YOUR INSTRUCTIONS: Strip the pictures, then copy the remaining data exactly as it stands.

(Captioned web images)
'''

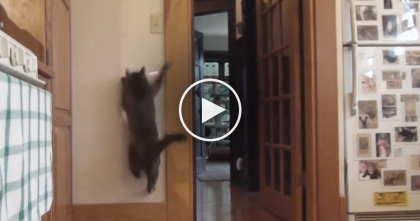 This Cat Goes Bananas For What?? The Laser… And He Sure Does Love It!!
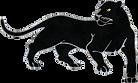 southwestern jaguar.png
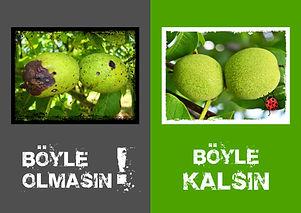 BÖYLE OLMASIN-01.jpg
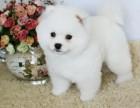 纯种球体博美纯种博美犬幼犬活体长不大茶杯犬白色博美俊介小型犬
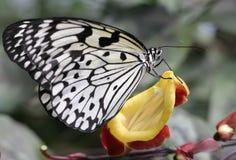 Γραπτή πεταλούδα Στοκ Εικόνα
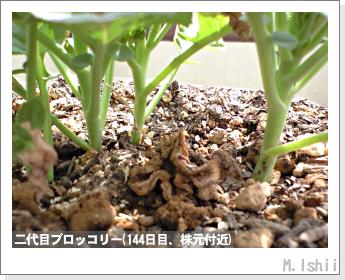 ブロッコリーの芯栽培36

'''

FINAL ANSWER:
 This Cat Goes Bananas For What?? The Laser… And He Sure Does Love It!!
 southwestern jaguar.png
 BÖYLE OLMASIN-01.jpg
 纯种球体博美纯种博美犬幼犬活体长不大茶杯犬白色博美俊介小型犬
 Γραπτή πεταλούδα Στοκ Εικόνα
 ブロッコリーの芯栽培36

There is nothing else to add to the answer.